2009 Richard Reardon
Upon being introduced as honorary “first pitcher,” former Los Angeles Mayor Richard Riordan, also owner of Village Pantry on Swarthmore, asked “What’s the name of the greatest community in the world?” before beginning the PPBA’s 55th season. That year Village Pantry sponsored the Pinto Red Sox and Riordan gave the team a pep talk before its game against the Orioles, jokingly telling the players: “Winning is not everything, it’s the only thing.”
2018 Billy Crystal
Cubs Hall of Fame infielder Ernie Banks used to say “Hey, let’s play two!” The theme this time was “Let’s pitch two!” Co-honorary mayors Janice Goldfinger and Billy Crystal thre the first pitches.
“We’ve been here 39 years and what makes the Palisades great is the fact that you cheered umpires this morning… that never happens anyplace,” Crystal said. “From the time my father rolled the ball to me and I rolled it back I’ve loved this game.
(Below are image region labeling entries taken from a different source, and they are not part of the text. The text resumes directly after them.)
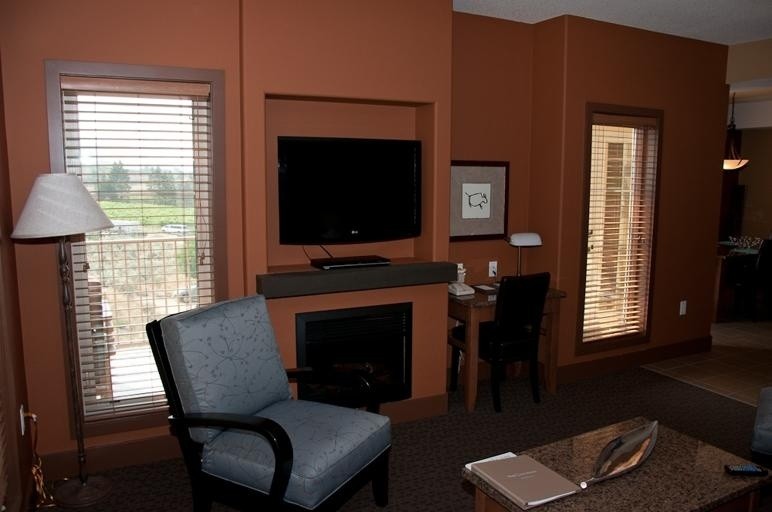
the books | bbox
[469,454,581,511]
[464,450,517,471]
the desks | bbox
[460,415,772,512]
[448,284,567,412]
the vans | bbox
[162,225,187,237]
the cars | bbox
[173,284,196,302]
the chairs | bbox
[450,272,551,412]
[145,294,393,511]
[749,386,771,507]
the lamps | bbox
[722,92,751,171]
[9,172,116,508]
[509,232,544,276]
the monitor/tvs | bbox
[277,135,423,244]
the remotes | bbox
[724,463,768,476]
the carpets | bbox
[33,367,757,512]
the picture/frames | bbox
[449,160,509,242]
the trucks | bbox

I’ve played it since I was a kid.”
2007 Wes Parker
The former Los Angeles Dodgers first baseman threw to California First Lady Maria Shriver, who was captain of her high school softball team. “Dad took me with him all the time,” she said. “He taught me how to keep score and once I got to go to the locker room where I saw Jim Palmer in his underwear–one of the great highlights of my life.”
Parker wore his No. 28 jersey and blue Dodgers cap. “The last time I was here was 1954 so this is the first time I’ve seen these new fields and this place is spectacular,” he beamed. “You kids won’t have to worry about a lot of bad hops.”
That summer, Parker, who retired in 1973, was voted to the all-time Rawlings Gold Glove team as one of MLB’s best nine fielders of the last 50 years.